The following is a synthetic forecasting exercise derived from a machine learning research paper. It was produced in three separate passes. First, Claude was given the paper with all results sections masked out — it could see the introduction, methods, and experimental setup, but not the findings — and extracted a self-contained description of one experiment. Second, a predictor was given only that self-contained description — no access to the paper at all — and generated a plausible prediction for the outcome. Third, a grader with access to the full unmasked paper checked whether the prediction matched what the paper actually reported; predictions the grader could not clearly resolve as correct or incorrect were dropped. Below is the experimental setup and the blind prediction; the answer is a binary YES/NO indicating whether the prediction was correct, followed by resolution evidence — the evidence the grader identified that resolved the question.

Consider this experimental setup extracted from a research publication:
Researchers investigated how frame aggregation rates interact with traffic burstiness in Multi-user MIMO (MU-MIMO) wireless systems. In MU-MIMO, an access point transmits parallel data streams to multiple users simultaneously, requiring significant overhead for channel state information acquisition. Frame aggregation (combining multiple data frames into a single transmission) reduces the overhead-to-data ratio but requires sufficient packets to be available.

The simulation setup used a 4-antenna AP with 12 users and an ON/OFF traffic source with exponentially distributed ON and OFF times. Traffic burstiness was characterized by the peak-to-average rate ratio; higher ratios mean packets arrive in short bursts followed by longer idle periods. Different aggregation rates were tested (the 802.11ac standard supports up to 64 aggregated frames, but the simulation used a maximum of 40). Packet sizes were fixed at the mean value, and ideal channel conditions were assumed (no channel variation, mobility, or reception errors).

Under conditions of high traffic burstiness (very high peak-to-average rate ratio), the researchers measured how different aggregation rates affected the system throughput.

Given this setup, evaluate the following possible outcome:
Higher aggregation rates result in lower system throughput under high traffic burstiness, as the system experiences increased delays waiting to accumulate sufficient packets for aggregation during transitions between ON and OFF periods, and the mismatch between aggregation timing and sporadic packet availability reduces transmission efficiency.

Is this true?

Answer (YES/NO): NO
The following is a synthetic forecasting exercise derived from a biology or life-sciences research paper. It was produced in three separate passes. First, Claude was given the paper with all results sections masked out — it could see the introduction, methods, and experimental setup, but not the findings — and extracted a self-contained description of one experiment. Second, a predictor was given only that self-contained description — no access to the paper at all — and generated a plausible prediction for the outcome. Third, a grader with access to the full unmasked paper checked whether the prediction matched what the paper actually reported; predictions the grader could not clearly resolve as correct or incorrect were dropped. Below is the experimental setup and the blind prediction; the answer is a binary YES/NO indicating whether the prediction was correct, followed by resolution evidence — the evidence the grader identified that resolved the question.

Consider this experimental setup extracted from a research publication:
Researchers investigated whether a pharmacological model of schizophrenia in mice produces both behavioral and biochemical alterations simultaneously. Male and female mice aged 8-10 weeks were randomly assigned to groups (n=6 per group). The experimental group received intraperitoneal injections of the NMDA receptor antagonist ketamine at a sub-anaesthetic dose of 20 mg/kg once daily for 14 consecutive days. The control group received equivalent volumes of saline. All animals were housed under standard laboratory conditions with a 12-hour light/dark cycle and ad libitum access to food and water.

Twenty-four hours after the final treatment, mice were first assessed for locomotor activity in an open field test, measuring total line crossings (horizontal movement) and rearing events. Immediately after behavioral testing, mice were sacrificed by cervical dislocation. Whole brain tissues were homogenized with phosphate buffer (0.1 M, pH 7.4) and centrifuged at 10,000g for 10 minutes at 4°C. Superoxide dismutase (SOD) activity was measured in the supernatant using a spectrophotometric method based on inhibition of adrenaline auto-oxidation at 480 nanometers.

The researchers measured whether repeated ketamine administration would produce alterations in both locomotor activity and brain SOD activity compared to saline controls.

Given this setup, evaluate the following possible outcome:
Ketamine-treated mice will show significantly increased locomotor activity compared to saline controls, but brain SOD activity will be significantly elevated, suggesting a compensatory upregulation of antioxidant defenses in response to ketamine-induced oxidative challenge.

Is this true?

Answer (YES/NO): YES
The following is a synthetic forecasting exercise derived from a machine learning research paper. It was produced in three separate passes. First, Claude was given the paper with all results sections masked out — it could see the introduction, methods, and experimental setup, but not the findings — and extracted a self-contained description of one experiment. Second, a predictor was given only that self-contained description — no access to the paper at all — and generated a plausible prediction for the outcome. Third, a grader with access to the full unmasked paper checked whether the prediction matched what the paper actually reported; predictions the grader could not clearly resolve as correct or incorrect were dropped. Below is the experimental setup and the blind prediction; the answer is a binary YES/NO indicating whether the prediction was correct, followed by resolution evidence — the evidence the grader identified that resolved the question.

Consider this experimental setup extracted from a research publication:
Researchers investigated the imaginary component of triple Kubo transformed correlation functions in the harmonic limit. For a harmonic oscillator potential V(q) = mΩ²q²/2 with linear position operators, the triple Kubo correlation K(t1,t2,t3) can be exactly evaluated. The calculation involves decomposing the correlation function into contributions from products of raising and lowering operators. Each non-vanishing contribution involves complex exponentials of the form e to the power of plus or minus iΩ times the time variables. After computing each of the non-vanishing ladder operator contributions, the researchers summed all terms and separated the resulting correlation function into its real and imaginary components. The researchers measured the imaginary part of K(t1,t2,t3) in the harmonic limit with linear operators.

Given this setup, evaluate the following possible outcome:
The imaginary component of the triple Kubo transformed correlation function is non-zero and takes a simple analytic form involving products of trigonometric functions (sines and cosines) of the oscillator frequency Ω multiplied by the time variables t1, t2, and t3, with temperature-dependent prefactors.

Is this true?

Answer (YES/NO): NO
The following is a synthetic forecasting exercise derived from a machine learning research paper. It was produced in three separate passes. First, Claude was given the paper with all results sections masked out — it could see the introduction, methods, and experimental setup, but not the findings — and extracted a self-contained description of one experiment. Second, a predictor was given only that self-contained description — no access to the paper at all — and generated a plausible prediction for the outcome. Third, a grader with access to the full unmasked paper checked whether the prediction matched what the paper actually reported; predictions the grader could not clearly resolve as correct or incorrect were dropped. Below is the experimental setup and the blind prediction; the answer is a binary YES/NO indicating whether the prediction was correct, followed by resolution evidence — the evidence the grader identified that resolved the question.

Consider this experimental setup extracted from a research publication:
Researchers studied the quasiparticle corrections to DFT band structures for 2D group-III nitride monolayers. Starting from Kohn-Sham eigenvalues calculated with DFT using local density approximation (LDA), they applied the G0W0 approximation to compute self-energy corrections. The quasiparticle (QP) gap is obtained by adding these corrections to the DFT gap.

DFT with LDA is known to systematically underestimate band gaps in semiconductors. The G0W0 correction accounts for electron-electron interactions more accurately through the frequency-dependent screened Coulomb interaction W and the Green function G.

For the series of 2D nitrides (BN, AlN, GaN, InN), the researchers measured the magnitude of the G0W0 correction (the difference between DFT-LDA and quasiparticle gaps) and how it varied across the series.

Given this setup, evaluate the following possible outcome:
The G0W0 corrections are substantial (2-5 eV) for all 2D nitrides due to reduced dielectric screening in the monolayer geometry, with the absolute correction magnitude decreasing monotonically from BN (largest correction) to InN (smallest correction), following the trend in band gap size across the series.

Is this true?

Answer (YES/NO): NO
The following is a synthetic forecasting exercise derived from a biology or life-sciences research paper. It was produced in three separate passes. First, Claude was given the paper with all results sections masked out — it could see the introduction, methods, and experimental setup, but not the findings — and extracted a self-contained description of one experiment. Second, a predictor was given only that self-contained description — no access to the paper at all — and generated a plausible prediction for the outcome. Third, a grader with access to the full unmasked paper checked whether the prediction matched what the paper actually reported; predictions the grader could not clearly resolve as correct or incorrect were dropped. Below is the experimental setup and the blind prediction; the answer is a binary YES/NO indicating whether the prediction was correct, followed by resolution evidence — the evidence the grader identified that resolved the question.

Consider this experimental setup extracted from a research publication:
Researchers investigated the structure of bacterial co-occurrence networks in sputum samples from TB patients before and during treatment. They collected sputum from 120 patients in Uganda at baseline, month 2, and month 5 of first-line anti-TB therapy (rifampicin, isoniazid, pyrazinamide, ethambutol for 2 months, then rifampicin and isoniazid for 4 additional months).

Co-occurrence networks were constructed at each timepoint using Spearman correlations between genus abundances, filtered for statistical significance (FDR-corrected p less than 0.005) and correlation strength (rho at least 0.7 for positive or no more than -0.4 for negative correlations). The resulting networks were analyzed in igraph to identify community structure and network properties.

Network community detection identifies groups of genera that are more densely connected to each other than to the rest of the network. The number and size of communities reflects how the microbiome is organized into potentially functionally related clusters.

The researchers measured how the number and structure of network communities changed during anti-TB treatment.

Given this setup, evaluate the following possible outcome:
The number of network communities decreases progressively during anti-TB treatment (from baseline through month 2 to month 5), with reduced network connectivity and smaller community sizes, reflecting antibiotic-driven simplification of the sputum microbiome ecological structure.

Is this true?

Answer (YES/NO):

> _Activity_: The first line of the listing above through the line containing "Researchers investigated how": print exactly that, both ends included.

> _Reply_:
The following is a synthetic forecasting exercise derived from a machine learning research paper. It was produced in three separate passes. First, Claude was given the paper with all results sections masked out — it could see the introduction, methods, and experimental setup, but not the findings — and extracted a self-contained description of one experiment. Second, a predictor was given only that self-contained description — no access to the paper at all — and generated a plausible prediction for the outcome. Third, a grader with access to the full unmasked paper checked whether the prediction matched what the paper actually reported; predictions the grader could not clearly resolve as correct or incorrect were dropped. Below is the experimental setup and the blind prediction; the answer is a binary YES/NO indicating whether the prediction was correct, followed by resolution evidence — the evidence the grader identified that resolved the question.

Consider this experimental setup extracted from a research publication:
Researchers investigated how frame aggregation rates interact with traffic burstiness in Multi-user MIMO (MU-MIMO) wireless systems. In MU-MIMO, an access point transmits parallel data streams to multiple users simultaneously, requiring significant overhead for channel state information acquisition. Frame aggregation (combining multiple data frames into a single transmission) reduces the overhead-to-data ratio but requires sufficient packets to be available.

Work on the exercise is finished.